EXCERPT:
==================================================
The dome is essentially erupting the same sort of dacite and andesite material that was erupted in 1902. Since its formation, it has produced almost 1 km3 of dacitic lavas out of several associated vents. In between the lava flows have been pyroclastic flows, vertical eruptions, and ash. These in turn keep getting turned into lahars as local rains move the loose materials down slope into local river valleys.

Geodynamics of central Guatemala https://www.researchgate.net/figure/258780948_fig1_Figure-1-Geodynamics-setting-of-Central-Guatemala-White-arrows-indicate-absolute-plate
Tectonics
The volcanic system is located near the triple junction of the Cocos, North American and Caribbean plates. Crustal thickness under it is greater than 45 km.
As we saw with our previous post on the neighboring (79 km east) Volcan Fuego, the primary tectonic forces in the region are driven by the interaction of the three plates listed in the last paragraph. Cocos is subducting under the Caribbean Plate with the subduction trench as the Mid America Trench in the Pacific Ocean to the west of the Sierra Madre volcanoes. A transform fault which is the boundary between the North American and Caribbean Plates lies to the north of the volcano. https://volcanohotspot.wordpress.com/2016/04/04/continuing-eruptions-at-volcan-de-fuego-guatemala/#more-18164

Sept 2014 Santiaguito eruption at night http://www.earthmagazine.org/article/santiaguito-volcanos-clockwork-behavior-provides-exceptional-laboratory
Conclusions
The Sierra Madre is certainly a vigorously active string of active volcanoes. It includes nearly 30 volcanoes in various stages of activity, a few huge calderas and numerous examples of flank collapse and lateral blasts. As long as the tectonics continue to grind subduction into the Mid-American Trench, there is no reason to believe the activity will change much in the foreseeable future.
==================================================
WHAT THE TASK REQUIRES:
Does each statement agree with the volcano excerpt? For each, answer yes or no and quote the words of the excerpt that settle it.
(a) The crust beneath the volcanic system is more than 45 km thick.
(b) Volcan Fuego lies 79 km west of the volcano.
(c) The Sierra Madre includes more than 40 volcanoes.
Draw only on the volcano excerpt.

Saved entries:
==================================================
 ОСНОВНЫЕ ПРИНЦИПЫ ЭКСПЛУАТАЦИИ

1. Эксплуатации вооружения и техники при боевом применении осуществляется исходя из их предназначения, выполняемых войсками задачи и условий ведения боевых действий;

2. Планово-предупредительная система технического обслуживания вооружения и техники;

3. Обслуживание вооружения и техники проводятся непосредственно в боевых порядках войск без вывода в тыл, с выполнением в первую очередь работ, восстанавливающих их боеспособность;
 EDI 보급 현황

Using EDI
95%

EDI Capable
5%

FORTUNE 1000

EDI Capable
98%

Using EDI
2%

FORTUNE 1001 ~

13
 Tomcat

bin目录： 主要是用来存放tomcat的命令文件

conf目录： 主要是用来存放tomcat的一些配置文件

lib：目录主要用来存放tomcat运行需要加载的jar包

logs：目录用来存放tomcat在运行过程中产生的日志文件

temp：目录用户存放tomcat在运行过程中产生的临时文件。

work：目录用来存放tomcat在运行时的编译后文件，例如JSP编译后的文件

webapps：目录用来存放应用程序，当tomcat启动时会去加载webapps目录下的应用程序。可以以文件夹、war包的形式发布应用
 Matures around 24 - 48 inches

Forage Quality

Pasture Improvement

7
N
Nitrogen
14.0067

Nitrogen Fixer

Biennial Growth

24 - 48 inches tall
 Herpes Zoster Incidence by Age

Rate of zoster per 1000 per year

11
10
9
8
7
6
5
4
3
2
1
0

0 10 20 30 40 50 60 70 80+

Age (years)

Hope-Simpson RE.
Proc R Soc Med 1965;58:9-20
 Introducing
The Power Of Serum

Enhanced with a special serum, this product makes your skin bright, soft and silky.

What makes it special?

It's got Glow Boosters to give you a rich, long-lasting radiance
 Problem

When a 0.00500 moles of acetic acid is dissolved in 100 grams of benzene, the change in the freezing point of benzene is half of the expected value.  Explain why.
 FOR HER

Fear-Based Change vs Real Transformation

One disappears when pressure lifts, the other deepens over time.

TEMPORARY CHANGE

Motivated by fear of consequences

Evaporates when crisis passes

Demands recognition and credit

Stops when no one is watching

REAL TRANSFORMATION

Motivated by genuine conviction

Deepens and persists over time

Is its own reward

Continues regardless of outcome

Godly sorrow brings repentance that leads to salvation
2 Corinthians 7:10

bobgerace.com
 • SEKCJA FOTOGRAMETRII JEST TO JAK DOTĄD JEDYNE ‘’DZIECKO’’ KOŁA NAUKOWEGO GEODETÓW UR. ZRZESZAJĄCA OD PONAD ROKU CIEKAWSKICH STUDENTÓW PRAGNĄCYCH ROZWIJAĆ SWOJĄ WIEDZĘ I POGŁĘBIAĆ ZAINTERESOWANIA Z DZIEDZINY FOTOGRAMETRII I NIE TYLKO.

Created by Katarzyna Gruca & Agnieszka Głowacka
==================================================
EXERCISE OUTPUT:
(a) Yes: "Crustal thickness under it is greater than 45 km."
(b) No: "the neighboring (79 km east) Volcan Fuego"
(c) No: "It includes nearly 30 volcanoes in various stages of activity"